Il existe également un mode coopératif qui permet à un deuxième joueur de diriger un curseur et ainsi aider le joueur dirigeant Mario à ramasser et lancer des fragments d'étoile ou bloquer les ennemis. Ce deuxième joueur peut également faire sauter Mario. Ce mode coopératif est en fait un outil de soutien où le second joueur n'agit que très peu[9],[3].

Transformations

Article détaillé : Liste des transformations de Mario.

Comme dans la plupart des autres jeux de la série, Mario peut acquérir des capacités spéciales au contact de certains objets. Ainsi, il peut par exemple se transformer en Mario abeille, qui peut voler un court instant, s'accrocher aux parois et se poser sur les fleurs. Si Mario abeille touche à l'eau ou est attaqué, sa transformation prend fin. Il peut également se transformer en Mario arc-en-ciel, transformation que Mario a eu depuis les débuts de sa création, où il devient invincible et très rapide ; Mario fantôme, qui peut voler et traverser les grilles et les murs de cristal et s'il se déplace dans une zone de lumière, il perd ses pouvoirs ; Mario glace, qui peut congeler l'eau ou même la lave, permettant de marcher dessus, ce qui n'est pas possible autrement ; Mario de feu, qui permet de lancer des boules de feu ; Mario ressort, qui se déplace par bonds et peut sauter très haut (s'il heurte un mur, un saut mural se déclenche automatiquement et peut entraîner une chute). Mario volant, quant à lui, se déclenche au contact d'une étoile rouge. Cette étoile remplace la casquette ailée de Super Mario 64, qui permettait également de voler un court instant. Les transformations en Mario fantôme et Mario ressort prennent fin si Mario est attaqué. L'ensemble des transformations prend fin au bout d'un petit moment[9].

Épreuves

Arrivé sur une planète, Mario doit accomplir six ou sept épreuves qui se débloquent au fur et à mesure du jeu. Cela peut consister en une course ou en une mission précise mais les défis sont la plupart du temps des phases de plates-formes qui ont pour seul but d'aboutir sur l'acquisition d'une super étoile. Certaines de ces étoiles peuvent également être obtenues avec l'aide de Luigi, qui envoie de temps en temps une lettre au joueur contenant une photo de lui, le but étant de retrouver le niveau, puis de retrouver Luigi pour se faire offrir l'étoile.
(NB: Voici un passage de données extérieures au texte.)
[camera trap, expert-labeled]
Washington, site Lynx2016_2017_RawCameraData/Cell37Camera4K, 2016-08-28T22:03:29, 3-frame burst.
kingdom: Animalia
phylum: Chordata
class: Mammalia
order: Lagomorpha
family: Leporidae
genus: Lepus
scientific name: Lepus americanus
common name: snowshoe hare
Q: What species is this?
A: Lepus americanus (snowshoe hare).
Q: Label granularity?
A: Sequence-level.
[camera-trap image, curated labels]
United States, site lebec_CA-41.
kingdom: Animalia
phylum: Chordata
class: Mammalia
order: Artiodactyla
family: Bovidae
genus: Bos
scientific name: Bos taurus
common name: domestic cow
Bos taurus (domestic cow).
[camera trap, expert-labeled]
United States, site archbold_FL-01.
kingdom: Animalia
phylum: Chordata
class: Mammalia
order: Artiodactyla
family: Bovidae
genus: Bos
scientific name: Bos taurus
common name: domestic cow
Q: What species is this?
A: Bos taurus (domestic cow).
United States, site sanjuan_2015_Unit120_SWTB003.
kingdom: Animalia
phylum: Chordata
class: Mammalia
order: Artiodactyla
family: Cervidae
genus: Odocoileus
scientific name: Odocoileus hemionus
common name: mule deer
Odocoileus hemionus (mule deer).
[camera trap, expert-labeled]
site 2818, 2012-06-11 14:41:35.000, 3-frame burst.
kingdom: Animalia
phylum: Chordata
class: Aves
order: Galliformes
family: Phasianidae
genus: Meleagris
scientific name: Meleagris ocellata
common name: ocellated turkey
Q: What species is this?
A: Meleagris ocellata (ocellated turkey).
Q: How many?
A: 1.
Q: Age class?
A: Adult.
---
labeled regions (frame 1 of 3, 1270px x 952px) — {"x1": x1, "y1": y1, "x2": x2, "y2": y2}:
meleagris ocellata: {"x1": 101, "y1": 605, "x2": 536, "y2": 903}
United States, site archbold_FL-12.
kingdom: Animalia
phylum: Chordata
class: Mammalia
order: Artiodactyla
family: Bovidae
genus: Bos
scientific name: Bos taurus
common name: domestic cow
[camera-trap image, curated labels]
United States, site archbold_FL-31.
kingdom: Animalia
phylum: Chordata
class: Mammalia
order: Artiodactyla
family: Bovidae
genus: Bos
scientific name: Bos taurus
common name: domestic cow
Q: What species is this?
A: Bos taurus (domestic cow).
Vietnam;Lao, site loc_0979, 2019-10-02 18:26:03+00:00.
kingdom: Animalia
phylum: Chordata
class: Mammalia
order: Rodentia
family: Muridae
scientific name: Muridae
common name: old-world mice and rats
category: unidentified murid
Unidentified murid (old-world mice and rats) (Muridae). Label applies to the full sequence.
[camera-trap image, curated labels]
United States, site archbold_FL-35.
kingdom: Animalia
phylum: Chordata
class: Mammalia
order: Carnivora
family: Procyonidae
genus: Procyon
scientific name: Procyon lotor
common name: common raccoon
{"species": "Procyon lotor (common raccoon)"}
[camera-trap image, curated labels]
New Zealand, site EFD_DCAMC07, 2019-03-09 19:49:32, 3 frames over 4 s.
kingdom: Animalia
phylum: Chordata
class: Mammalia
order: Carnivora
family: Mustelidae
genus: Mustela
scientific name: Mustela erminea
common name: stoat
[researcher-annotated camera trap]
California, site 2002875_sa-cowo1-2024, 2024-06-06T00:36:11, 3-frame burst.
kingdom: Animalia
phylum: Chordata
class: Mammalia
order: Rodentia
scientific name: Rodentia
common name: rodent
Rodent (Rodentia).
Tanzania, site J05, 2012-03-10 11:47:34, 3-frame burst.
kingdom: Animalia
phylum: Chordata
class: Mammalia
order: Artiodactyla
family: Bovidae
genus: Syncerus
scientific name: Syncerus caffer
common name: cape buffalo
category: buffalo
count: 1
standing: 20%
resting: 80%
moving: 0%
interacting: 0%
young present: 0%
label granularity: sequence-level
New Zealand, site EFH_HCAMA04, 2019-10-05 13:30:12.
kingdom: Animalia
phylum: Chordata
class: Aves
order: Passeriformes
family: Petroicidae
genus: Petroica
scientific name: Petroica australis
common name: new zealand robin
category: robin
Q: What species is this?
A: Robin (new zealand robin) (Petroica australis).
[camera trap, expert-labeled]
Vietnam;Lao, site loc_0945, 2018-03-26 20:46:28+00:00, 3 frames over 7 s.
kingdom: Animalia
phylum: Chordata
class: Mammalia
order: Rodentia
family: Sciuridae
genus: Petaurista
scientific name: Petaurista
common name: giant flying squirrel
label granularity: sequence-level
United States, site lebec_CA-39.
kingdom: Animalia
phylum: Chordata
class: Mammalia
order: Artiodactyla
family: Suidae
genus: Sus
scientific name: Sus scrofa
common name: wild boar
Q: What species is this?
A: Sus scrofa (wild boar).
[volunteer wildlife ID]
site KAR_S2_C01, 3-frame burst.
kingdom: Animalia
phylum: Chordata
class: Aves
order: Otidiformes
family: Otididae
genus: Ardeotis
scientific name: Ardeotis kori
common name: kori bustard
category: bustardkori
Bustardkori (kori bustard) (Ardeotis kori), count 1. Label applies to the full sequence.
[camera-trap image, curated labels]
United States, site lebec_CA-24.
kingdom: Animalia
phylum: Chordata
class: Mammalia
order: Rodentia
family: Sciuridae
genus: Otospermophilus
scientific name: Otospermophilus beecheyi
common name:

Aléatoirement, des comètes font leur apparition sur les grandes galaxies. Elles sont en fait des épreuves supplémentaires à la difficulté relevée qui posent de nouvelles conditions à certains défis. Il s'agit alors, suivant la couleur de la comète, de récupérer 100 pièces violettes reparties dans les niveaux, de faire une course contre le sosie de Mario, de finir un niveau très rapidement ou de réussir une phase de plates-formes accélérée avec une seule vie[3].

Développement

Yoshiaki Koizumi, le directeur du game design, explique dans une interview à IGN.com[5] que le concept de planètes est apparu avant même le développement de Super Mario Sunshine avec diverses expérimentations sur des surfaces sphériques. Le projet est présenté en 2000 au Nintendo Space World sous le nom de Super Mario 128[10] dans une vidéo de démonstration technique de la GameCube[11], encore au stade de développement. On y voit une multitude de Mario sur une surface plane déplacer des caisses, et envahir progressivement l'écran. Au bout de quelques minutes, la surface se déforme et les Mario jettent les caisses dans le vide et se jettent entre eux. À cette époque, l'équipe de développement est encore très loin du résultat final et n'est pas encore sûr de la plate-forme qui accueillera le jeu et laisse entrevoir la possibilité d'une sortie sur GameCube ou même sur Nintendo DS[12]. Shigeru Miyamoto explique avoir eu l'idée d'un environnement réellement sphérique en regardant tourner un hamster dans sa roue[13]. Au fur et à mesure, le concept évolue et après avoir été confrontée à de nombreux problèmes de développement de la caméra à cause du concept de gravité, l'équipe trouve un substitut permettant au joueur de ne pas avoir à gérer une caméra manuellement[5]. Satoru Iwata, le producteur exécutif, voulait voir le jeu sortir en 2001 pour la sortie de la GameCube[5] mais le jeu n'est pas finalisé. Le projet est finalement porté sur la Wii, encore en développement. L'idée de l'attaque tourbillonnante de Mario est survenue au cours des premiers stades de développement, quand l'équipe s'est aperçue que sauter sur les ennemis sur une carte sphérique serait difficile pour les joueurs débutants. Initialement, le tourbillon s'activait par la rotation du stick du Nunchuk, mais après que la détection de mouvement de la manette de la Wii fut annoncée, le tourbillon a été changé pour être activé en secouant le contrôleur[14]. Koizumi a également suggéré que Mario ait seulement trois vies, contre huit dans les précédents Mario, mais qu'en contrepartie il y aurait plus de vies à récupérer dans les niveaux, et également plus de checkpoints. Ceci a permis de changer grandement le gameplay en rendant le joueur plus vulnérable et en rendant les vies plus précieuses[15].

Le jeu est finalement présenté dans sa version aboutie sous le nom de Super Mario Galaxy le 9 mai lors de l'E3 2006[16] à Los Angeles, où Nintendo présente également sa Wii.

Équipe de développement

Yoshiaki Koizumi est le réalisateur de Super Mario Galaxy.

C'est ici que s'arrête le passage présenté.